Celebrate one of our closest relatives and learn how you can help protect this endangered species. Meet a zookeeper who cares for our western lowland gorillas during a chat at 11 a.m. and 2 p.m. Throughout the day, stop by to watch artist Jen Bradley as she draws the gorillas. In 1994, she began routinely drawing at the gorilla habitat at Franklin Park Zoo. Since then, she has continued to record her experiences and observations through the process of drawing and video. She refers to this ongoing series and practice as The Ape Drawing Project.
Zoo New England is committed to the conservation of gorillas and is a longtime participant in the Western Lowland Gorilla Species Survival Plan, which is a cooperative, inter-zoo program coordinated nationally through the Association of Zoos and Aquariums (AZA). SSPs help to ensure the survival of selected species in zoos and aquariums, most of which are threatened or endangered, and enhance conservation of these species in the wild. Additionally, Franklin Park Zoo has teamed up with Eco-Cell, a company that partners with zoos across the country, to recycle cell phones and refurbish them for reuse. This reduces the need for more coltan, leads to less mining and destruction of habitat, and helps the gorillas. Drop off your old cell phones at the Eco-Cell box inside the Tropical Forest.
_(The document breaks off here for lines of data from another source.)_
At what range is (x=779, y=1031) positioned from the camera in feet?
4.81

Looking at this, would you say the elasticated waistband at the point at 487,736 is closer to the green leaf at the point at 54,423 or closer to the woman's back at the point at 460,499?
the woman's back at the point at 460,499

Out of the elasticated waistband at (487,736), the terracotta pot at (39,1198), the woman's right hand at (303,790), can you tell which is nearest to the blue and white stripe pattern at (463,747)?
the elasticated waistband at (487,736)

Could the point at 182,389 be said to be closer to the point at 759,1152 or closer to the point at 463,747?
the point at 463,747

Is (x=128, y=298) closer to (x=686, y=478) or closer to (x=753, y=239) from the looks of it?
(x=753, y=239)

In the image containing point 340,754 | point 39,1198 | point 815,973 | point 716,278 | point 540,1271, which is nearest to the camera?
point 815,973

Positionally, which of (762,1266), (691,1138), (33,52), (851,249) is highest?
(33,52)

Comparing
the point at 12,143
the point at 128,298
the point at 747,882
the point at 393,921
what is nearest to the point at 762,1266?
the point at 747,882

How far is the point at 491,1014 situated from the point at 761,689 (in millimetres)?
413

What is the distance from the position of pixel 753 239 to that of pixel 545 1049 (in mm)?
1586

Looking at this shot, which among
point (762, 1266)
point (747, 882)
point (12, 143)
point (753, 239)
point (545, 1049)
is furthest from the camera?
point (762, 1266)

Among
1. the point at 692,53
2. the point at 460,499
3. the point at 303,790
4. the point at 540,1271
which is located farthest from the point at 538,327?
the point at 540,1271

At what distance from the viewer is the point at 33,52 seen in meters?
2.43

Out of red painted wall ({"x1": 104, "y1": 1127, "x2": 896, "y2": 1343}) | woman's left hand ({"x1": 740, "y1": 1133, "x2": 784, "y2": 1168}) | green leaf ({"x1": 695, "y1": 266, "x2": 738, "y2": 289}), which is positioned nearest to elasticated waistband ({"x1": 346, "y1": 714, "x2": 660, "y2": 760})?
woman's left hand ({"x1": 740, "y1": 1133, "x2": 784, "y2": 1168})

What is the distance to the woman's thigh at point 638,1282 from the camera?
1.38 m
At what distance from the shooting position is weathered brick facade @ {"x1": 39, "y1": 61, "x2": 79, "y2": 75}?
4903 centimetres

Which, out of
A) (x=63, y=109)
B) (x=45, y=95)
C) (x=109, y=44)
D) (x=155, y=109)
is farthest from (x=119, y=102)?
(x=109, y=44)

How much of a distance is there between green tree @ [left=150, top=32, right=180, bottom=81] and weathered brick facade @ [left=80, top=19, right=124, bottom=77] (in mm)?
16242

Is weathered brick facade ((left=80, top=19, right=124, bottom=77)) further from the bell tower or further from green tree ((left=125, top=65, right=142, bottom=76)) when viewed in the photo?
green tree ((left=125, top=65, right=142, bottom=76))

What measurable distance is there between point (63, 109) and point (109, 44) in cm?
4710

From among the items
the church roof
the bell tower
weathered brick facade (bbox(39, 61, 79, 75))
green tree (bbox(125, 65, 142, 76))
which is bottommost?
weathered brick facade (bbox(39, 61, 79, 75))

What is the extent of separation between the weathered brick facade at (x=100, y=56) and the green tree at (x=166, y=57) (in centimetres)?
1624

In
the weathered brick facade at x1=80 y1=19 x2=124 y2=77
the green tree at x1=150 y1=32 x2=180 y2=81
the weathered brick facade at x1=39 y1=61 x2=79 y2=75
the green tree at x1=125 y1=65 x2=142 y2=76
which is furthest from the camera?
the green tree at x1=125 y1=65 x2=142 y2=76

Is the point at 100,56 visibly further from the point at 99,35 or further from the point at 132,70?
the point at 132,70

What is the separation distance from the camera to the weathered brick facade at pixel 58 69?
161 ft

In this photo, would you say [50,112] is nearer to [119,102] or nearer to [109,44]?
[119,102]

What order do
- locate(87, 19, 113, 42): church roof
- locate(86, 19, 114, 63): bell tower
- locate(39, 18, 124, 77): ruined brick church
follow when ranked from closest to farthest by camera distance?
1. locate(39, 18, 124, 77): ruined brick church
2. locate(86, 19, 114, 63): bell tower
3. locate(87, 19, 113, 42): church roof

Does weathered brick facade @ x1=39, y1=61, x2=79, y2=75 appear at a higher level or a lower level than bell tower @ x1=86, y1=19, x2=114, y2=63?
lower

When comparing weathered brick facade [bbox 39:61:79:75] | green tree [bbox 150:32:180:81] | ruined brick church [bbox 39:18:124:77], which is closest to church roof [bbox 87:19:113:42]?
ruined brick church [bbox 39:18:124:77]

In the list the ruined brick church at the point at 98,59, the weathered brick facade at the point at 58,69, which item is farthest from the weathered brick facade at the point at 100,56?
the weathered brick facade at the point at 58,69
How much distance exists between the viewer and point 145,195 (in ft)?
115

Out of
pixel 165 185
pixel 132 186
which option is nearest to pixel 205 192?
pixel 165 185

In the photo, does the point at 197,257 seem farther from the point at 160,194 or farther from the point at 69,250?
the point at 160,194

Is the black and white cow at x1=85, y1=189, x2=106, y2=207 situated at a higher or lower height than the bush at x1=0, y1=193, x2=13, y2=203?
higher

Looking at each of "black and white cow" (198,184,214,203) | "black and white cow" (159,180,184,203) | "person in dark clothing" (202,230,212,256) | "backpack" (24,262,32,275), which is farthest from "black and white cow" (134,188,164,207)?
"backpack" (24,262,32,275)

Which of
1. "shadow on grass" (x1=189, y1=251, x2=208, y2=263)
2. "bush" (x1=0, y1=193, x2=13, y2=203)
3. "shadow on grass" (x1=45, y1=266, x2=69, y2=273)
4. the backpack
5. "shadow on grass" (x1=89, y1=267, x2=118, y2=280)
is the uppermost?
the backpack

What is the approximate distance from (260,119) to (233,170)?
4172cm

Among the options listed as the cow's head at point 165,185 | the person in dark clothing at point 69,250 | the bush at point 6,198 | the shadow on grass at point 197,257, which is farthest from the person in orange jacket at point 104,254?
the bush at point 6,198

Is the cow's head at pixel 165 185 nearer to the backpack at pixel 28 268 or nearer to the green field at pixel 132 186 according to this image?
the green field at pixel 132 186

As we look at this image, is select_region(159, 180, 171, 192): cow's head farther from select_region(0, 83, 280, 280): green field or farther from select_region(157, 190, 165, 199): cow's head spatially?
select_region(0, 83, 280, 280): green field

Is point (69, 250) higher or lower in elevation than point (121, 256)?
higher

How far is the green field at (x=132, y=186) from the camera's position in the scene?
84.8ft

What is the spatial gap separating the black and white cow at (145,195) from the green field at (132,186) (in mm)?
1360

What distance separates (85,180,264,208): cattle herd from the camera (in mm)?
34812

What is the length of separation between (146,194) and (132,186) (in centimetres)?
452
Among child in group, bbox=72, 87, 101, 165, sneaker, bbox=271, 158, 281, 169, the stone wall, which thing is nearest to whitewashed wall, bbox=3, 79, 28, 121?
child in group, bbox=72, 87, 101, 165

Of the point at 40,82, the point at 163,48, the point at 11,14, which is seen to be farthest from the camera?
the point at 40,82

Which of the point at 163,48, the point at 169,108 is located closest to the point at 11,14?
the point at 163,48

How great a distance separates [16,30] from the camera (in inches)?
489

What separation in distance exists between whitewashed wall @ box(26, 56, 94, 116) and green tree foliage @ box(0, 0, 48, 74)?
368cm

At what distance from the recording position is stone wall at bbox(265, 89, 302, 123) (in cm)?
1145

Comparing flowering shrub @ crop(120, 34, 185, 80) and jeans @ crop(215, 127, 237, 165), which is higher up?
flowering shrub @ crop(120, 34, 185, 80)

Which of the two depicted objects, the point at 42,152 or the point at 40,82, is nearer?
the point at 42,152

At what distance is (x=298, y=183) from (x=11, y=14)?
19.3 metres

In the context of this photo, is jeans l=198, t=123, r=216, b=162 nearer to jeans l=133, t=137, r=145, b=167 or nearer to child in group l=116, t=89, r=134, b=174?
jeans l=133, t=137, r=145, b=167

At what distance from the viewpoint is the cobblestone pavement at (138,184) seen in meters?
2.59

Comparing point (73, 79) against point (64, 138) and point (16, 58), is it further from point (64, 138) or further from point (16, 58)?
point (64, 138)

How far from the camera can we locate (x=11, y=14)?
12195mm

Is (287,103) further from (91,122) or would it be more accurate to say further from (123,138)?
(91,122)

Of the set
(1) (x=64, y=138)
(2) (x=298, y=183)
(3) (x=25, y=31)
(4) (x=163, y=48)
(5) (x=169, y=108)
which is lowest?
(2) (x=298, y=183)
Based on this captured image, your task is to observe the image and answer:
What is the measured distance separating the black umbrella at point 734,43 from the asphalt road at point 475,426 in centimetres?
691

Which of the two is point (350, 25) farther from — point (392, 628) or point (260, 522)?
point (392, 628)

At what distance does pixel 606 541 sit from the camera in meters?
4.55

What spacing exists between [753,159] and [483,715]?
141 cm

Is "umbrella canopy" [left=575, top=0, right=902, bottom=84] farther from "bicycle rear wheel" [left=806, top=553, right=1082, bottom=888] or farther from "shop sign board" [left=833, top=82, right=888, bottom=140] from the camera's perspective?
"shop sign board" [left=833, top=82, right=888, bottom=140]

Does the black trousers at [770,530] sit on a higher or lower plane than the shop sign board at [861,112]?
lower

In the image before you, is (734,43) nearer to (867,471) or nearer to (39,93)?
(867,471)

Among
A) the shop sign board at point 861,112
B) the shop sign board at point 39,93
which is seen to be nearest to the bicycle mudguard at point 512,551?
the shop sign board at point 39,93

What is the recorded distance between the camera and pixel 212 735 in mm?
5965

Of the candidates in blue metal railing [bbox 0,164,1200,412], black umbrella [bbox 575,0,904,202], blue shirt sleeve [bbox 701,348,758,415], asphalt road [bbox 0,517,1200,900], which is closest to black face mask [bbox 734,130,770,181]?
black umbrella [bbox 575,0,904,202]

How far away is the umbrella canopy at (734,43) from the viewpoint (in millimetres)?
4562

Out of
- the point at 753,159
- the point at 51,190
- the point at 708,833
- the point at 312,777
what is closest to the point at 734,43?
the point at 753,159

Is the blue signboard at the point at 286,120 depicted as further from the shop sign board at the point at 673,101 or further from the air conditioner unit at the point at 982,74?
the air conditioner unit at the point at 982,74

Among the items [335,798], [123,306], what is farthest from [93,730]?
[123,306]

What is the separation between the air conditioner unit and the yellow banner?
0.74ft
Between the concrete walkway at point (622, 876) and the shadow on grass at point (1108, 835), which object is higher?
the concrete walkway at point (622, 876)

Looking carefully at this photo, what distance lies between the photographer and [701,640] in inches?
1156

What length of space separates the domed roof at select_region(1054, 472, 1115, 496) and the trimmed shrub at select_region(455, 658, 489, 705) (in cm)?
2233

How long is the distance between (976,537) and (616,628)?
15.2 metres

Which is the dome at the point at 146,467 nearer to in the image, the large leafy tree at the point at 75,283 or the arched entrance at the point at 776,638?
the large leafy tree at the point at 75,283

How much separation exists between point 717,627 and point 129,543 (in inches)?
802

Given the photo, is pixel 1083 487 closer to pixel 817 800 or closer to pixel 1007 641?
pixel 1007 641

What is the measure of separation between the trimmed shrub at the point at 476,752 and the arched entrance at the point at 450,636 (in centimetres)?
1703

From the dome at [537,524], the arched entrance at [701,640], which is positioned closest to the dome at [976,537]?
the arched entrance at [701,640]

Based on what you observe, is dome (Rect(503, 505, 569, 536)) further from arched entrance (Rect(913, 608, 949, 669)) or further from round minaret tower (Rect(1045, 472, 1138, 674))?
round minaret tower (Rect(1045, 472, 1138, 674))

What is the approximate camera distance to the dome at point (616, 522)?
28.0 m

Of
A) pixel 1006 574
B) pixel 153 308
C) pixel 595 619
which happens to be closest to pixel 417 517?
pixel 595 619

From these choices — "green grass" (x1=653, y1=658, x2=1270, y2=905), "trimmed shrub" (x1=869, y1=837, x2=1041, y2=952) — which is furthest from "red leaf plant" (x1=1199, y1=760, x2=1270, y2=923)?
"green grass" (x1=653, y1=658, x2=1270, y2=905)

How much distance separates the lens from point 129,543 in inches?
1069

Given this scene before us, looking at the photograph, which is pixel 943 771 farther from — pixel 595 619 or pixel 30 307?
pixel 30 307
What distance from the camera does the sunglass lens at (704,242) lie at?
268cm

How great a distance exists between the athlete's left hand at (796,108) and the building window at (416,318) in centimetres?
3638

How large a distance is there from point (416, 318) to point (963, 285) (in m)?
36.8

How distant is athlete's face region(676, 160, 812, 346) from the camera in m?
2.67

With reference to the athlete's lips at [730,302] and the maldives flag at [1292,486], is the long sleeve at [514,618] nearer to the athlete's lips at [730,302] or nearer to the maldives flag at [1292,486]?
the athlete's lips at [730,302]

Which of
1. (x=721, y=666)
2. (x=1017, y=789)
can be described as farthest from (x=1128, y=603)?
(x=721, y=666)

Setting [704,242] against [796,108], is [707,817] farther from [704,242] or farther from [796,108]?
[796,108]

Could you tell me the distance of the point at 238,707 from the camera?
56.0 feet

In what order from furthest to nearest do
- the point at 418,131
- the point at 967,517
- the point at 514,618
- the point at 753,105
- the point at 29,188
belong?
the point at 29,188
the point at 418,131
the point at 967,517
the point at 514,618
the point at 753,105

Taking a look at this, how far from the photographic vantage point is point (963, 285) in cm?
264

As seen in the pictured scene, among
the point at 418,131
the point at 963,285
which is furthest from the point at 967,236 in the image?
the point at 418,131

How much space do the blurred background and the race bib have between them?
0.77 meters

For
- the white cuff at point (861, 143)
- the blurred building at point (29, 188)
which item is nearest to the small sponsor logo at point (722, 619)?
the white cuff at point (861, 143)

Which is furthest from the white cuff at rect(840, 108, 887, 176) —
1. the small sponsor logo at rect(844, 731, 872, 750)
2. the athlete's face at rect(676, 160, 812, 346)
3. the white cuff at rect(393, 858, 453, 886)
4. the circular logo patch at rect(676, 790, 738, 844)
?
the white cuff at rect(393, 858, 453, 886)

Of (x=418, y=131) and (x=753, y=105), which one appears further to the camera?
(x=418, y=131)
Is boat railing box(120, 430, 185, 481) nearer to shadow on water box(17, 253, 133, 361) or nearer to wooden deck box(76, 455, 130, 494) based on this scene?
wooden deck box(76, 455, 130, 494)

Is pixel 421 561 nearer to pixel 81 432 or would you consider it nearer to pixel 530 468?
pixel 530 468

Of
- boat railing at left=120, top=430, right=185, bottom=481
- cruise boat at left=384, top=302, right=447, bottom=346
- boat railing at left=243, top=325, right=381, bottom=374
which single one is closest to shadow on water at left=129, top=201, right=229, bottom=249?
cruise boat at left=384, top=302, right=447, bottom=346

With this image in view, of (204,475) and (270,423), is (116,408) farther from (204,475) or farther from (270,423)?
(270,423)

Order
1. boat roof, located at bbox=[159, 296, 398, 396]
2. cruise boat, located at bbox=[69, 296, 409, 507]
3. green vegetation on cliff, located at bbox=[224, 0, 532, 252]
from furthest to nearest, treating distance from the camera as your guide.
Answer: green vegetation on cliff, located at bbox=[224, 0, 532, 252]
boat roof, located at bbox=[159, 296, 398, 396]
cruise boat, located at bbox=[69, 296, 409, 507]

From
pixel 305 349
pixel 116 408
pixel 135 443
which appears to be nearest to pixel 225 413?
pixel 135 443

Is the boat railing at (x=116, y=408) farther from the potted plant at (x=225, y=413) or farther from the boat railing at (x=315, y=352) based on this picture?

Zoo New England is also proud to partner with the Wildlife Conservation Society (WCS) on a project to conserve and protect Cross-River gorillas—a sub-species of the western lowland gorilla and the most threatened ape in Africa. Zoo New England’s support provides field equipment and supplies, and helps improve anti-poaching efforts within the Afi Mountain Wildlife Sanctuary. This partnership supports full-time employment to community rangers, who play a critical role in the sanctuary's wellbeing. Support of anti-poaching planning and monitoring by these rangers has shown to significantly improve law enforcement effectiveness and has gradually reduced hunting within the sanctuary.